▶ WHAT IS REQUIRED
Hunt through the lines below for the string "usda" and copy each one that has it.

•••

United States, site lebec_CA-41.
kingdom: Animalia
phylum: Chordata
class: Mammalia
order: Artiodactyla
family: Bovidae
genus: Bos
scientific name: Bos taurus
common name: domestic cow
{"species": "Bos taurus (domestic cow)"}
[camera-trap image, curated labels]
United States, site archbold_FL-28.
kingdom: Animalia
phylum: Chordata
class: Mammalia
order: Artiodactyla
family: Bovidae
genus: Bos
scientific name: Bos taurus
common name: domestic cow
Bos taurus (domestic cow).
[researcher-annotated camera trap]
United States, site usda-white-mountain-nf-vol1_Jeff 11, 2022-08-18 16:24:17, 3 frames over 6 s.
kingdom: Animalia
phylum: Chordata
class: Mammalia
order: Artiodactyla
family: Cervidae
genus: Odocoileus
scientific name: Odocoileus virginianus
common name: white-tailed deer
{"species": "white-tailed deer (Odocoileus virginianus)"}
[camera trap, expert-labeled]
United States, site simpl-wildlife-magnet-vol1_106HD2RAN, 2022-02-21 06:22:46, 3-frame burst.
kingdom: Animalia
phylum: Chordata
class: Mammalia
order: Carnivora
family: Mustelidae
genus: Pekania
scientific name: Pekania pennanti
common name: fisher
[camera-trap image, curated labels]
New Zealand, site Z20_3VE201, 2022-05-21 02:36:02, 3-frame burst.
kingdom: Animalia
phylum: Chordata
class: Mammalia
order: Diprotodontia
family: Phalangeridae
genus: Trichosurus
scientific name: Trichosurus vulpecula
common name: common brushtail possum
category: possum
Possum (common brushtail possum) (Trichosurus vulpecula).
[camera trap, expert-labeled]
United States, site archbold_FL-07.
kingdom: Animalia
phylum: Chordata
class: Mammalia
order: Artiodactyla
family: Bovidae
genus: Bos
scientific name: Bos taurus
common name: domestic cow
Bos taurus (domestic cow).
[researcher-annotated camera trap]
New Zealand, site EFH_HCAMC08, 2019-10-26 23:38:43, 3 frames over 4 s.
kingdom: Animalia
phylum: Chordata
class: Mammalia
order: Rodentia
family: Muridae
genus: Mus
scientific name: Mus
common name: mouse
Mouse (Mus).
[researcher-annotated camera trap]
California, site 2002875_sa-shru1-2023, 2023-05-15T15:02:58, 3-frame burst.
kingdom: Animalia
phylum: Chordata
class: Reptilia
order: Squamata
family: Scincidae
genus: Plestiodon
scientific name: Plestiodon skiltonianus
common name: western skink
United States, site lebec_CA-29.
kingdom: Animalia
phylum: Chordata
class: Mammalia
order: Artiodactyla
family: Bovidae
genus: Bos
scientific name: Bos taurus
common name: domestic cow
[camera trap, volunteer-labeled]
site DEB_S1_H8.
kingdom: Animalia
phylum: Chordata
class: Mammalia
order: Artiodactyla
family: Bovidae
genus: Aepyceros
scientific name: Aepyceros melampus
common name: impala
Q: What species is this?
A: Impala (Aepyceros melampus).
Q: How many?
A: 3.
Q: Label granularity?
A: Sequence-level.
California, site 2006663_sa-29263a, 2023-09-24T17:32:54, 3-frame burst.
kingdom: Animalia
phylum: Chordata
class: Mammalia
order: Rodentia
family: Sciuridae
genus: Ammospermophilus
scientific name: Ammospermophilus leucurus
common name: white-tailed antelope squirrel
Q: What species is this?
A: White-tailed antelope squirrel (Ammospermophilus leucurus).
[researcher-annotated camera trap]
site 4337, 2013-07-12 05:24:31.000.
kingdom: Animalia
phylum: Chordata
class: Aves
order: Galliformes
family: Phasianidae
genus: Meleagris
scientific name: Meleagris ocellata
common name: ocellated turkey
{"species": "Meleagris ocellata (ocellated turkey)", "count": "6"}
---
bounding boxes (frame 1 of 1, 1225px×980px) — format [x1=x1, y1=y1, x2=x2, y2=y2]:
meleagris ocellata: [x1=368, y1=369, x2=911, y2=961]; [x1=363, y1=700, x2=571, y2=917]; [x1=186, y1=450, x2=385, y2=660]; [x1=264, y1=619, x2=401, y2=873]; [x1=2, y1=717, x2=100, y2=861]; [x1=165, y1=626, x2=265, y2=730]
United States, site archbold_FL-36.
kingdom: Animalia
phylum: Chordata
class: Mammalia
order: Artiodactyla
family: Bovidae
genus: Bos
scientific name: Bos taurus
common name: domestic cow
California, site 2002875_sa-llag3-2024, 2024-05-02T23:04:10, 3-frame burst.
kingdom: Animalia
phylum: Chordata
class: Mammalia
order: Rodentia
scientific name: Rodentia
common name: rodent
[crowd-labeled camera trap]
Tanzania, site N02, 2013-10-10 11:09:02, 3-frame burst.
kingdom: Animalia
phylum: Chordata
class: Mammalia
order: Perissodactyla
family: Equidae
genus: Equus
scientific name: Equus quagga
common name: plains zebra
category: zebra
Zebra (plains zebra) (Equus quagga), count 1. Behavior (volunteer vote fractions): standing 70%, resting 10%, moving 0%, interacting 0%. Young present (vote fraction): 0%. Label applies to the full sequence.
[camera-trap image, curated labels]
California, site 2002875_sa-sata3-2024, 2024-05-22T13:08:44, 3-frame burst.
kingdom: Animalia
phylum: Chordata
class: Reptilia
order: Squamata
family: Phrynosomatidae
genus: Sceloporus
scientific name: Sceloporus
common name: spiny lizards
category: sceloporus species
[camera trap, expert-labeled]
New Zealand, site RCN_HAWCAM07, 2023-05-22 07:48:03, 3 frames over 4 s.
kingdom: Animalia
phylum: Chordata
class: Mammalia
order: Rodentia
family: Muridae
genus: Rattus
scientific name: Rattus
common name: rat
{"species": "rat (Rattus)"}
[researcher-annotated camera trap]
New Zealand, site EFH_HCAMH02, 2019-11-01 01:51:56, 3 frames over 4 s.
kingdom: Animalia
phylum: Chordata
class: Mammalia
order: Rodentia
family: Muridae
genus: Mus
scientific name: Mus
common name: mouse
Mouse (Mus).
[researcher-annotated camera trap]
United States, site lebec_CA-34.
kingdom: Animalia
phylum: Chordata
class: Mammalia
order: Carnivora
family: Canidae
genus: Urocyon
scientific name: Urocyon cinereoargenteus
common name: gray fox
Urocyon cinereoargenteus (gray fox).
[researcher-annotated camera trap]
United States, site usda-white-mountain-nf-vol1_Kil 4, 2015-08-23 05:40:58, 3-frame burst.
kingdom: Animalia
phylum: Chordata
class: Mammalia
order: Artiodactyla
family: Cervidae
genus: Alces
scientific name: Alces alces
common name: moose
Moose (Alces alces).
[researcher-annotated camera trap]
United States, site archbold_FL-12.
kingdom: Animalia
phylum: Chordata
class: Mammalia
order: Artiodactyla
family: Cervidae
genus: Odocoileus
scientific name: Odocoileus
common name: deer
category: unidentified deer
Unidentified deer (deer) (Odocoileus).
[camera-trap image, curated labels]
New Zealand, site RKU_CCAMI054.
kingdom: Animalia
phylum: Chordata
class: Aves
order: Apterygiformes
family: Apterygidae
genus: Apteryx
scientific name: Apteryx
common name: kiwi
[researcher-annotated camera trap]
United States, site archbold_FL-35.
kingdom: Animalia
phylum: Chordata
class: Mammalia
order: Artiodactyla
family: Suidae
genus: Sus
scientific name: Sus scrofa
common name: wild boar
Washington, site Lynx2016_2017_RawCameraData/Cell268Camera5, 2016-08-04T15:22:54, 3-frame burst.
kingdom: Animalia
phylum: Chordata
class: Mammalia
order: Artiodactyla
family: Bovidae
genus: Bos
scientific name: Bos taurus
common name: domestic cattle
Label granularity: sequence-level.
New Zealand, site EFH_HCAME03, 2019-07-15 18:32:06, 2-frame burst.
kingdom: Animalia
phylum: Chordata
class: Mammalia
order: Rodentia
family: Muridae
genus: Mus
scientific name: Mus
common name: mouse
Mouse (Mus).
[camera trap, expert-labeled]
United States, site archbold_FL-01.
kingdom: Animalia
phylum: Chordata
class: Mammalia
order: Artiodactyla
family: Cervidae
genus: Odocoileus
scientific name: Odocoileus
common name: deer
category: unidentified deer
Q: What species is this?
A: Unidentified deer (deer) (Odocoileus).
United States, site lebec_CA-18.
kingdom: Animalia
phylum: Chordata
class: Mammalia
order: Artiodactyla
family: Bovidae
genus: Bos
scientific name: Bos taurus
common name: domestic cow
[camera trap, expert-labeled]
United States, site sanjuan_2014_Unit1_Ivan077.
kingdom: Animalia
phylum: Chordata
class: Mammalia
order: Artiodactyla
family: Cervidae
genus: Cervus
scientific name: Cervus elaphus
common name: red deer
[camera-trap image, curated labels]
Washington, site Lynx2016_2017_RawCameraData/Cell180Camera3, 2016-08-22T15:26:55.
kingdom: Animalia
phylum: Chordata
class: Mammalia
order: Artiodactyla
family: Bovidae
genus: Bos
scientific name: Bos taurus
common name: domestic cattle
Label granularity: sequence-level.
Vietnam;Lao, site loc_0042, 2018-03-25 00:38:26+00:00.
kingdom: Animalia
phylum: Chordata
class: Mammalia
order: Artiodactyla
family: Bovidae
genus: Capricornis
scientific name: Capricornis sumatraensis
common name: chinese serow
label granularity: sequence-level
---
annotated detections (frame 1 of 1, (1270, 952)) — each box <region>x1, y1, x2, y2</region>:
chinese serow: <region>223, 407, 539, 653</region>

•••

▶ RESPONSE BELOW
United States, site usda-white-mountain-nf-vol1_Jeff 11, 2022-08-18 16:24:17, 3 frames over 6 s.
United States, site usda-white-mountain-nf-vol1_Kil 4, 2015-08-23 05:40:58, 3-frame burst.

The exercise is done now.